---- DATASET RECORDS

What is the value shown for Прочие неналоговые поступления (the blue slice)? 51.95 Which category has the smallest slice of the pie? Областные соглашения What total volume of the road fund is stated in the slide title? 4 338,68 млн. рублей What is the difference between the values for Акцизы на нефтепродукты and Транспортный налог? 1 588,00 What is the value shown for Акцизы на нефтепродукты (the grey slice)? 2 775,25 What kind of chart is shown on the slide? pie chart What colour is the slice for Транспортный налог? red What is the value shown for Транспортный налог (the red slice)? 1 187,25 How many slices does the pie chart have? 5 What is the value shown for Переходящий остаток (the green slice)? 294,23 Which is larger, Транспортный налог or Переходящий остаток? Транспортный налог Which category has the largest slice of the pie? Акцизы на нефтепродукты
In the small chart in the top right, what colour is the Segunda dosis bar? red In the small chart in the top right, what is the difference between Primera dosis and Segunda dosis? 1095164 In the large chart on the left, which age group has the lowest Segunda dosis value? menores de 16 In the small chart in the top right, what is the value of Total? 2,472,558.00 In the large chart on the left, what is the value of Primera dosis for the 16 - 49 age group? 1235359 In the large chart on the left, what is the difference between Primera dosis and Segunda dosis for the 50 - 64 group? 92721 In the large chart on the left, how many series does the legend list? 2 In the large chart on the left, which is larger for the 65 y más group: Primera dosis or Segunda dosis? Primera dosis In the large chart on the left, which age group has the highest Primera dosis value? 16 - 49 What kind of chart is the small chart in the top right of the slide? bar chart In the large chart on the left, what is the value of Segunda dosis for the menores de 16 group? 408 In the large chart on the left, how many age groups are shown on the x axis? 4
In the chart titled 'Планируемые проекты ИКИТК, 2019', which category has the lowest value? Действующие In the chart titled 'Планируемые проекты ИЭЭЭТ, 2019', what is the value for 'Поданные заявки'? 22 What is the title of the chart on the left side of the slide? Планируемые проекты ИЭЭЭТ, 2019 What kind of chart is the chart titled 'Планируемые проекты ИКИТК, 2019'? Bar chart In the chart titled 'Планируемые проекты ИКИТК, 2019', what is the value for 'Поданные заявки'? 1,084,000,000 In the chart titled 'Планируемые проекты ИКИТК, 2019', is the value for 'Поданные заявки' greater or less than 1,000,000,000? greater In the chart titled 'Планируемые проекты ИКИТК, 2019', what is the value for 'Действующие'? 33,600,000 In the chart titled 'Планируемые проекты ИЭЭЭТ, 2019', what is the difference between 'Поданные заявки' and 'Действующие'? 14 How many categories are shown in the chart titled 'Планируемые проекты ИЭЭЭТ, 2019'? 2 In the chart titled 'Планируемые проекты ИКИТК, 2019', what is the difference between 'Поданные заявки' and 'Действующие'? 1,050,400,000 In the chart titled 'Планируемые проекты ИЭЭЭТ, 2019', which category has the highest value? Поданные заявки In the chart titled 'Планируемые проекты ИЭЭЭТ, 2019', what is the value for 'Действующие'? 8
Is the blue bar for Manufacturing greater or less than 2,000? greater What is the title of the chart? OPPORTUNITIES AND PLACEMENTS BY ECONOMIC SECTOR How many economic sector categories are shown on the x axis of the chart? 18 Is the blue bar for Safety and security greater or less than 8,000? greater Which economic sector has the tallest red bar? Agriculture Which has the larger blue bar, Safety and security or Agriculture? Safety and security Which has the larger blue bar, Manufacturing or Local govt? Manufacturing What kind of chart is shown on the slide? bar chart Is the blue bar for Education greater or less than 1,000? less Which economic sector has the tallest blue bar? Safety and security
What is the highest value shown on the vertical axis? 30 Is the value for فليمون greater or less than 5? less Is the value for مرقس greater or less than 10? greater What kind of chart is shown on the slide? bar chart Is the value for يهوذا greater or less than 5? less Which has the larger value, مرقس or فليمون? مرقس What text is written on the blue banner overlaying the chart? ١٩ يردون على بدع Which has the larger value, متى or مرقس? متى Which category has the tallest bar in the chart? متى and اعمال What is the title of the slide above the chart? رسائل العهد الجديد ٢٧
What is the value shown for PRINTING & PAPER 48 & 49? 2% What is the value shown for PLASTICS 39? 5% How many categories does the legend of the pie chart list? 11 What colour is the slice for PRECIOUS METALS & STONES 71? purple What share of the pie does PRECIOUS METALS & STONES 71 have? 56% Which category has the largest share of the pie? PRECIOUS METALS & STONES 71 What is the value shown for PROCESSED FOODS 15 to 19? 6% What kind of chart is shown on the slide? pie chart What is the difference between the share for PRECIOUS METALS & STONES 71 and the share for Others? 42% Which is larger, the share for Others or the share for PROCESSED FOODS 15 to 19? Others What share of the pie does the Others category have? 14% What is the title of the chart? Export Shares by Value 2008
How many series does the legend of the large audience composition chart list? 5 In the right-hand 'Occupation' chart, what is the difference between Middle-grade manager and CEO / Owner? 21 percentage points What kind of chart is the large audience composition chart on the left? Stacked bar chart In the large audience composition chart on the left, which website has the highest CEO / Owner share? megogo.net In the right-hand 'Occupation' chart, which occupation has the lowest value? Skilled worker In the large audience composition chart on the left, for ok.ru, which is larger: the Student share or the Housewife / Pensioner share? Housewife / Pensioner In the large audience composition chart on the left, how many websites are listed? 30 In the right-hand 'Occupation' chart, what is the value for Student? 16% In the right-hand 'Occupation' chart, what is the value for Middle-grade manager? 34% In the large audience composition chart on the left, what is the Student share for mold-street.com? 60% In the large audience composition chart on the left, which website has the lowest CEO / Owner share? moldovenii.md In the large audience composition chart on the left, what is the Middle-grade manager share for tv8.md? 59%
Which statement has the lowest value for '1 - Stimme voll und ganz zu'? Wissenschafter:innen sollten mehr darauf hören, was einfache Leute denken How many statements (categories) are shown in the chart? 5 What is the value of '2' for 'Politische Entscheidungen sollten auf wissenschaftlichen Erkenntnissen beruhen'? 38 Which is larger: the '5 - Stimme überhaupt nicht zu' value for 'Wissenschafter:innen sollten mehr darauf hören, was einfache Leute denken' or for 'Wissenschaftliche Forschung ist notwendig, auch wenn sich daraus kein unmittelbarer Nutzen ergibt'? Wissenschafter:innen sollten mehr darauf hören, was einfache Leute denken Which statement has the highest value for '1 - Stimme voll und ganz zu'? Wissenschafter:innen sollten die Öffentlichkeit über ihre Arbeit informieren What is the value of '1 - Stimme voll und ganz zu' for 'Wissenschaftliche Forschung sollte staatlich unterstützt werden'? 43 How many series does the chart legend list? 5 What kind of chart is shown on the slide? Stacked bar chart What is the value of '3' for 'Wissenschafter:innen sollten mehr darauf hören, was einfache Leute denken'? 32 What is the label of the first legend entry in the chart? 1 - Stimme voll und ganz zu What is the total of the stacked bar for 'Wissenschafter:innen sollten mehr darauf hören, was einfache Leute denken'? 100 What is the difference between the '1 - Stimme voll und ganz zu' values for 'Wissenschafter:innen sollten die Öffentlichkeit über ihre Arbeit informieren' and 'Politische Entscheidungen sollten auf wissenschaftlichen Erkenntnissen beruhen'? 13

--------

**TASK DETAILS**
Swap every "legend" in the items above for "key", leaving the rest of the text untouched.

**SOLVED EXERCISE**
What is the value shown for Прочие неналоговые поступления (the blue slice)? 51.95 Which category has the smallest slice of the pie? Областные соглашения What total volume of the road fund is stated in the slide title? 4 338,68 млн. рублей What is the difference between the values for Акцизы на нефтепродукты and Транспортный налог? 1 588,00 What is the value shown for Акцизы на нефтепродукты (the grey slice)? 2 775,25 What kind of chart is shown on the slide? pie chart What colour is the slice for Транспортный налог? red What is the value shown for Транспортный налог (the red slice)? 1 187,25 How many slices does the pie chart have? 5 What is the value shown for Переходящий остаток (the green slice)? 294,23 Which is larger, Транспортный налог or Переходящий остаток? Транспортный налог Which category has the largest slice of the pie? Акцизы на нефтепродукты
In the small chart in the top right, what colour is the Segunda dosis bar? red In the small chart in the top right, what is the difference between Primera dosis and Segunda dosis? 1095164 In the large chart on the left, which age group has the lowest Segunda dosis value? menores de 16 In the small chart in the top right, what is the value of Total? 2,472,558.00 In the large chart on the left, what is the value of Primera dosis for the 16 - 49 age group? 1235359 In the large chart on the left, what is the difference between Primera dosis and Segunda dosis for the 50 - 64 group? 92721 In the large chart on the left, how many series does the key list? 2 In the large chart on the left, which is larger for the 65 y más group: Primera dosis or Segunda dosis? Primera dosis In the large chart on the left, which age group has the highest Primera dosis value? 16 - 49 What kind of chart is the small chart in the top right of the slide? bar chart In the large chart on the left, what is the value of Segunda dosis for the menores de 16 group? 408 In the large chart on the left, how many age groups are shown on the x axis? 4
In the chart titled 'Планируемые проекты ИКИТК, 2019', which category has the lowest value? Действующие In the chart titled 'Планируемые проекты ИЭЭЭТ, 2019', what is the value for 'Поданные заявки'? 22 What is the title of the chart on the left side of the slide? Планируемые проекты ИЭЭЭТ, 2019 What kind of chart is the chart titled 'Планируемые проекты ИКИТК, 2019'? Bar chart In the chart titled 'Планируемые проекты ИКИТК, 2019', what is the value for 'Поданные заявки'? 1,084,000,000 In the chart titled 'Планируемые проекты ИКИТК, 2019', is the value for 'Поданные заявки' greater or less than 1,000,000,000? greater In the chart titled 'Планируемые проекты ИКИТК, 2019', what is the value for 'Действующие'? 33,600,000 In the chart titled 'Планируемые проекты ИЭЭЭТ, 2019', what is the difference between 'Поданные заявки' and 'Действующие'? 14 How many categories are shown in the chart titled 'Планируемые проекты ИЭЭЭТ, 2019'? 2 In the chart titled 'Планируемые проекты ИКИТК, 2019', what is the difference between 'Поданные заявки' and 'Действующие'? 1,050,400,000 In the chart titled 'Планируемые проекты ИЭЭЭТ, 2019', which category has the highest value? Поданные заявки In the chart titled 'Планируемые проекты ИЭЭЭТ, 2019', what is the value for 'Действующие'? 8
Is the blue bar for Manufacturing greater or less than 2,000? greater What is the title of the chart? OPPORTUNITIES AND PLACEMENTS BY ECONOMIC SECTOR How many economic sector categories are shown on the x axis of the chart? 18 Is the blue bar for Safety and security greater or less than 8,000? greater Which economic sector has the tallest red bar? Agriculture Which has the larger blue bar, Safety and security or Agriculture? Safety and security Which has the larger blue bar, Manufacturing or Local govt? Manufacturing What kind of chart is shown on the slide? bar chart Is the blue bar for Education greater or less than 1,000? less Which economic sector has the tallest blue bar? Safety and security
What is the highest value shown on the vertical axis? 30 Is the value for فليمون greater or less than 5? less Is the value for مرقس greater or less than 10? greater What kind of chart is shown on the slide? bar chart Is the value for يهوذا greater or less than 5? less Which has the larger value, مرقس or فليمون? مرقس What text is written on the blue banner overlaying the chart? ١٩ يردون على بدع Which has the larger value, متى or مرقس? متى Which category has the tallest bar in the chart? متى and اعمال What is the title of the slide above the chart? رسائل العهد الجديد ٢٧
What is the value shown for PRINTING & PAPER 48 & 49? 2% What is the value shown for PLASTICS 39? 5% How many categories does the key of the pie chart list? 11 What colour is the slice for PRECIOUS METALS & STONES 71? purple What share of the pie does PRECIOUS METALS & STONES 71 have? 56% Which category has the largest share of the pie? PRECIOUS METALS & STONES 71 What is the value shown for PROCESSED FOODS 15 to 19? 6% What kind of chart is shown on the slide? pie chart What is the difference between the share for PRECIOUS METALS & STONES 71 and the share for Others? 42% Which is larger, the share for Others or the share for PROCESSED FOODS 15 to 19? Others What share of the pie does the Others category have? 14% What is the title of the chart? Export Shares by Value 2008
How many series does the key of the large audience composition chart list? 5 In the right-hand 'Occupation' chart, what is the difference between Middle-grade manager and CEO / Owner? 21 percentage points What kind of chart is the large audience composition chart on the left? Stacked bar chart In the large audience composition chart on the left, which website has the highest CEO / Owner share? megogo.net In the right-hand 'Occupation' chart, which occupation has the lowest value? Skilled worker In the large audience composition chart on the left, for ok.ru, which is larger: the Student share or the Housewife / Pensioner share? Housewife / Pensioner In the large audience composition chart on the left, how many websites are listed? 30 In the right-hand 'Occupation' chart, what is the value for Student? 16% In the right-hand 'Occupation' chart, what is the value for Middle-grade manager? 34% In the large audience composition chart on the left, what is the Student share for mold-street.com? 60% In the large audience composition chart on the left, which website has the lowest CEO / Owner share? moldovenii.md In the large audience composition chart on the left, what is the Middle-grade manager share for tv8.md? 59%
Which statement has the lowest value for '1 - Stimme voll und ganz zu'? Wissenschafter:innen sollten mehr darauf hören, was einfache Leute denken How many statements (categories) are shown in the chart? 5 What is the value of '2' for 'Politische Entscheidungen sollten auf wissenschaftlichen Erkenntnissen beruhen'? 38 Which is larger: the '5 - Stimme überhaupt nicht zu' value for 'Wissenschafter:innen sollten mehr darauf hören, was einfache Leute denken' or for 'Wissenschaftliche Forschung ist notwendig, auch wenn sich daraus kein unmittelbarer Nutzen ergibt'? Wissenschafter:innen sollten mehr darauf hören, was einfache Leute denken Which statement has the highest value for '1 - Stimme voll und ganz zu'? Wissenschafter:innen sollten die Öffentlichkeit über ihre Arbeit informieren What is the value of '1 - Stimme voll und ganz zu' for 'Wissenschaftliche Forschung sollte staatlich unterstützt werden'? 43 How many series does the chart key list? 5 What kind of chart is shown on the slide? Stacked bar chart What is the value of '3' for 'Wissenschafter:innen sollten mehr darauf hören, was einfache Leute denken'? 32 What is the label of the first key entry in the chart? 1 - Stimme voll und ganz zu What is the total of the stacked bar for 'Wissenschafter:innen sollten mehr darauf hören, was einfache Leute denken'? 100 What is the difference between the '1 - Stimme voll und ganz zu' values for 'Wissenschafter:innen sollten die Öffentlichkeit über ihre Arbeit informieren' and 'Politische Entscheidungen sollten auf wissenschaftlichen Erkenntnissen beruhen'? 13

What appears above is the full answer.